--- DATA PROVIDED ---
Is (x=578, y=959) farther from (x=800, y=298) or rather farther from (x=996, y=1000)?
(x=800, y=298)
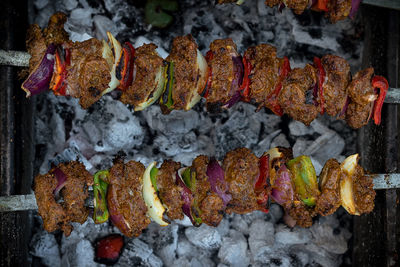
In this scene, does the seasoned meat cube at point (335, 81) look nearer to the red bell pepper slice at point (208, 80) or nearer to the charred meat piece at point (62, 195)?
the red bell pepper slice at point (208, 80)

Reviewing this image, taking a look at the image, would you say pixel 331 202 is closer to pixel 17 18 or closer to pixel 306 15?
pixel 306 15

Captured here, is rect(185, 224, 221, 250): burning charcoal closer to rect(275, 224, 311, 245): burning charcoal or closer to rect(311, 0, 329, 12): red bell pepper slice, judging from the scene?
rect(275, 224, 311, 245): burning charcoal

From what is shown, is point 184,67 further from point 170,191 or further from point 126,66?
point 170,191

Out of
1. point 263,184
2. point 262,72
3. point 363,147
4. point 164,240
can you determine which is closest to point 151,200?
point 263,184

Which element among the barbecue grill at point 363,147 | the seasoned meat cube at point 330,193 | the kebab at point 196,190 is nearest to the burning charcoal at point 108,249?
the barbecue grill at point 363,147

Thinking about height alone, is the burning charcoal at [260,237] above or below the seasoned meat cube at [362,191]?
below

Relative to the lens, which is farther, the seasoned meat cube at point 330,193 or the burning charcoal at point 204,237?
the burning charcoal at point 204,237

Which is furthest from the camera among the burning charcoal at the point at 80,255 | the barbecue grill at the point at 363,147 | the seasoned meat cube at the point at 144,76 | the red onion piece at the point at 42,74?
the burning charcoal at the point at 80,255
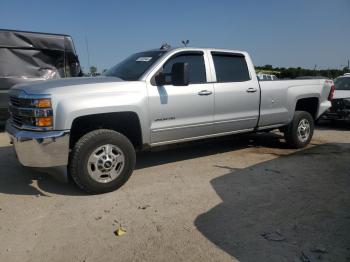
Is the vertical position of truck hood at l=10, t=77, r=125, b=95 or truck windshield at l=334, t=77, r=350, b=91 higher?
truck hood at l=10, t=77, r=125, b=95

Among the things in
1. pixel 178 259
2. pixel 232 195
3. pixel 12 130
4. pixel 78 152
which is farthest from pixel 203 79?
pixel 178 259

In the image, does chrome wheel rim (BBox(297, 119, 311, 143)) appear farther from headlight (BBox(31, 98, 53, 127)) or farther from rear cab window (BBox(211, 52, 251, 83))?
headlight (BBox(31, 98, 53, 127))

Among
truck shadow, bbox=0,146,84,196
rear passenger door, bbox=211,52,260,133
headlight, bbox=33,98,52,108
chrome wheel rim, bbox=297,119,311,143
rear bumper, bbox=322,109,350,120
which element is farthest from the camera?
rear bumper, bbox=322,109,350,120

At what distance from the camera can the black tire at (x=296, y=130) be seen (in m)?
7.00

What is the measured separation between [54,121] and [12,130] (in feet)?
2.70

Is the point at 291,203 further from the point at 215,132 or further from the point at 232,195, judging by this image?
the point at 215,132

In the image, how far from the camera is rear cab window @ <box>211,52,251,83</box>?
19.0ft

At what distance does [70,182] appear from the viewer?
16.4 feet

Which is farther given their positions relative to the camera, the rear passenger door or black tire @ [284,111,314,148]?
black tire @ [284,111,314,148]

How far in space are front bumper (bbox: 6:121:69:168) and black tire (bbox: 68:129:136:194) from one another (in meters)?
---
DIRECTIVE: Transcribe each entry above exactly, apart from the pictures.

FINISHED EXERCISE:
Is (x=578, y=959) farther from (x=800, y=298) or rather farther from (x=996, y=1000)?
(x=800, y=298)
In this scene, does the seasoned meat cube at point (335, 81) look nearer to the red bell pepper slice at point (208, 80) or nearer to the charred meat piece at point (62, 195)?
the red bell pepper slice at point (208, 80)

Reviewing this image, taking a look at the image, would you say pixel 331 202 is closer to pixel 17 18 or closer to pixel 306 15?
pixel 306 15

Captured here, is rect(185, 224, 221, 250): burning charcoal closer to rect(275, 224, 311, 245): burning charcoal or closer to rect(311, 0, 329, 12): red bell pepper slice, judging from the scene?
rect(275, 224, 311, 245): burning charcoal

From what is shown, is point 184,67 further from point 170,191 or further from point 126,66?
point 170,191

Out of
1. point 263,184
2. point 262,72
3. point 363,147
4. point 164,240
can you determine which is closest to point 151,200?
point 263,184

Which element among the barbecue grill at point 363,147 | the seasoned meat cube at point 330,193 | the kebab at point 196,190 is nearest to the burning charcoal at point 108,249?
the barbecue grill at point 363,147

Thinking about height alone, is the burning charcoal at [260,237] above or below the seasoned meat cube at [362,191]?
below

Relative to the lens, which is farther, the seasoned meat cube at point 330,193 or the burning charcoal at point 204,237?
the burning charcoal at point 204,237

Which is furthest from the camera among the burning charcoal at the point at 80,255 | the barbecue grill at the point at 363,147 | the seasoned meat cube at the point at 144,76 | the red onion piece at the point at 42,74?
the burning charcoal at the point at 80,255
Is the vertical position of truck hood at l=10, t=77, r=125, b=95 or truck windshield at l=334, t=77, r=350, b=91 higher?
truck hood at l=10, t=77, r=125, b=95

Among the things in
1. pixel 178 259
2. pixel 232 195
3. pixel 12 130
4. pixel 78 152
which is farthest from pixel 203 79?
pixel 178 259

In the image, does chrome wheel rim (BBox(297, 119, 311, 143)) appear farther from headlight (BBox(31, 98, 53, 127)) or farther from rear cab window (BBox(211, 52, 251, 83))?
headlight (BBox(31, 98, 53, 127))

Among
truck shadow, bbox=0,146,84,196
rear passenger door, bbox=211,52,260,133
headlight, bbox=33,98,52,108
chrome wheel rim, bbox=297,119,311,143
rear bumper, bbox=322,109,350,120
which element is farthest from the camera?
rear bumper, bbox=322,109,350,120

At what distance from the camera can the black tire at (x=296, y=130) be seen (in m)?
7.00

What is the measured separation between [54,121] and [12,130] (in feet)?
2.70

Is the point at 291,203 further from the point at 215,132 or further from the point at 232,195, judging by this image?
the point at 215,132

In the image, how far from the camera is rear cab window @ <box>211,52,251,83</box>?
19.0ft

At what distance does [70,182] appear from the viewer?
16.4 feet

Which is farther given their positions relative to the camera, the rear passenger door or black tire @ [284,111,314,148]?
black tire @ [284,111,314,148]

How far in space are front bumper (bbox: 6:121:69:168) and black tire (bbox: 68:129:136:194) from one another (in meters)?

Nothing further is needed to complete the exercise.